MultiTalk is a novel audio-driven multi-person conversational video generation framework jointly developed by Sun Yat-sen University (Shenzhen campus), Meituan, and The Hong Kong University of Science and Technology. It generates videos featuring interactive characters with lip movements synchronized to multi-channel audio inputs, guided by reference images and text prompts.

The framework introduces a new method called Label Rotary Position Embedding (L-RoPE) to effectively address the challenge of binding multi-channel audio to the correct characters. Leveraging partial parameter tuning and multi-task training, MultiTalk retains strong instruction-following abilities of the base model. It demonstrates state-of-the-art video generation performance across multiple datasets and is applicable in diverse scenarios such as animated conversations, singing avatars, and instruction-based video creation.

Key Features of MultiTalk

Audio-Driven Multi-Speaker Video Generation: Generates videos with multiple interacting characters using multi-channel audio, reference images, and text prompts, with lip-sync accuracy.
Audio-to-Character Binding Solution: Uses Label Rotary Position Embedding (L-RoPE) to correctly bind each audio channel to its corresponding character, avoiding mismatches.
Instruction-Following Capability: Maintains the model’s ability to follow text instructions using partial parameter tuning and a multi-task training strategy.

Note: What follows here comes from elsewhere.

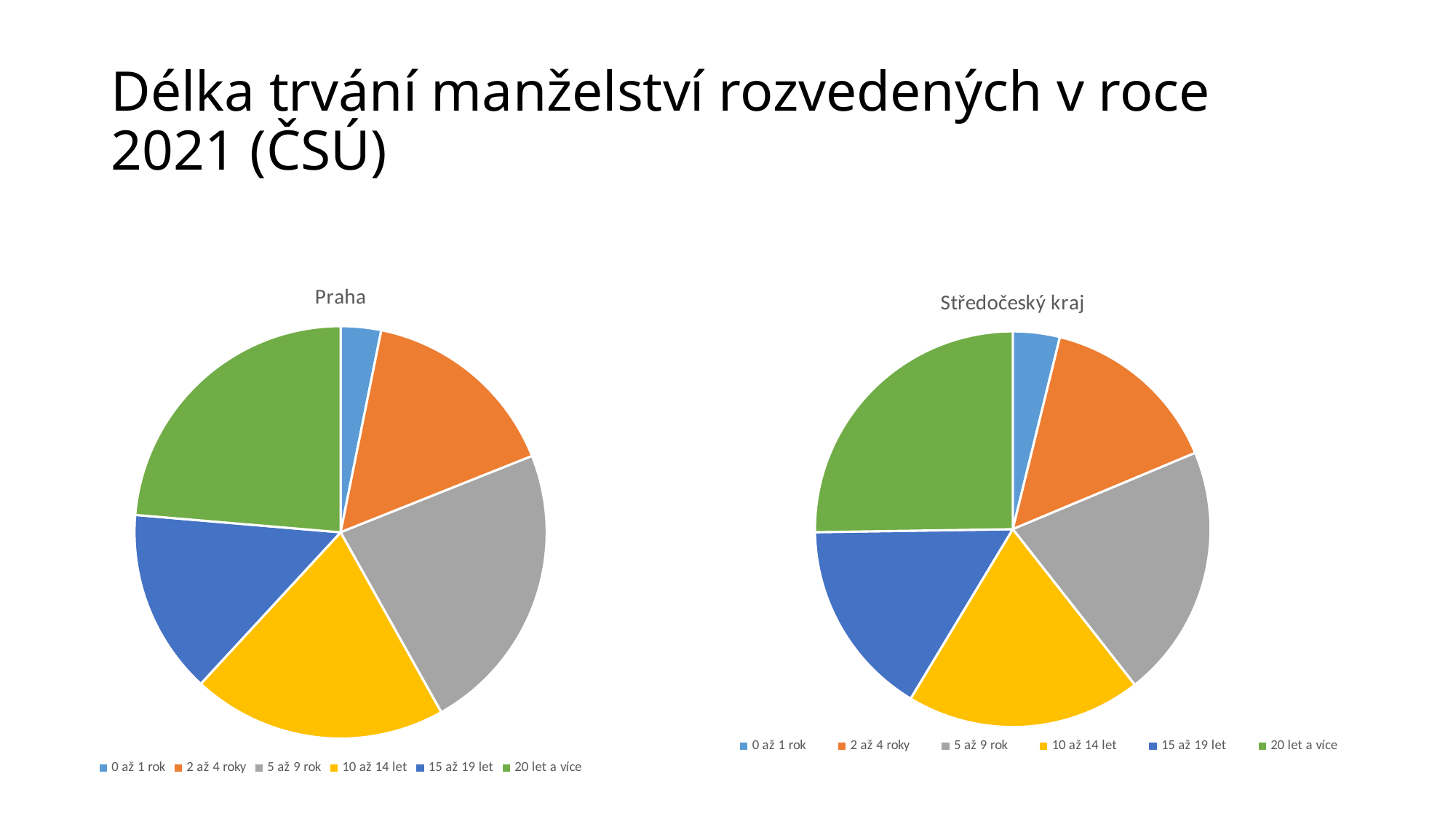
In the Praha chart, which category has the smallest slice? 0 až 1 rok What kind of chart is the Praha chart? pie chart In the Středočeský kraj chart, which category has the smallest slice? 0 až 1 rok How many slices does the Praha pie chart have? 6 In the Středočeský kraj chart, which slice is larger: 20 let a více or 2 až 4 roky? 20 let a více In the Praha chart, which slice is larger: 5 až 9 rok or 2 až 4 roky? 5 až 9 rok In the Středočeský kraj chart, which slice is larger: 0 až 1 rok or 10 až 14 let? 10 až 14 let How many entries does the legend of the Středočeský kraj chart list? 6 What is the title of the left pie chart? Praha What kind of chart is the Středočeský kraj chart? pie chart In the Středočeský kraj chart, what colour is the slice for 20 let a více? green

Technical Foundations of MultiTalk

Audio-Driven Video Generation Framework: Built on a Diffusion-in-Transformer (DiT)-based video diffusion model and a 3D Variational Autoencoder (VAE), the system compresses and reconstructs video across spatial and temporal dimensions efficiently.
Audio Feature Extraction: Leverages Wav2Vec to extract audio features and compress them temporally to match video frame rates. Audio cross-attention layers are added to each DiT block to allow audio to guide video generation.
Label Rotary Position Embedding (L-RoPE): Assigns label ranges to each character and background element. Embeds these labels into both audio and visual features using rotary position embeddings to ensure accurate audio-character alignment.
Adaptive Character Localization: Tracks character positions dynamically using attention maps from reference images and the generated video, enabling precise audio-to-character mapping.
Training Strategy:
- Stage 1: Focuses on single-character animation.
- Stage 2: Handles multi-character scenarios using partial parameter tuning (only audio cross-attention and adapter layers are updated) to preserve instruction-following abilities of the base model.
Multi-Task Learning: Combines Audio + Image to Video (AI2V) and Image to Video (I2V) tasks across various datasets to enhance the model’s generalization and performance.

Project Resources

Project Website: https://meigen-ai.github.io/multi-talk/
GitHub Repository: https://github.com/MeiGen-AI/MultiTalk
HuggingFace Model Hub: https://huggingface.co/MeiGen-AI/MeiGen-MultiTalk
arXiv Paper: https://arxiv.org/pdf/2505.22647

Application Scenarios

Film and Entertainment: Used in animated films, VFX, and game cinematics to generate interactive dialogue scenes efficiently, enhancing visual quality and immersion.
Education and Training: Applied in online education, virtual classrooms, and language learning to create interactive instructional videos that simulate real conversations.
Advertising and Marketing: Generates product demos, virtual assistant videos, and promotional content that boost user engagement and enhance customer experience.
Social Media and Content Creation: Enables creators to produce engaging, multi-character conversational videos and virtual livestreams that increase content interactivity and virality.
Intelligent Services: Supports natural and fluent video-based interactions in virtual assistants and customer service bots, delivering more personalized and satisfying user experiences.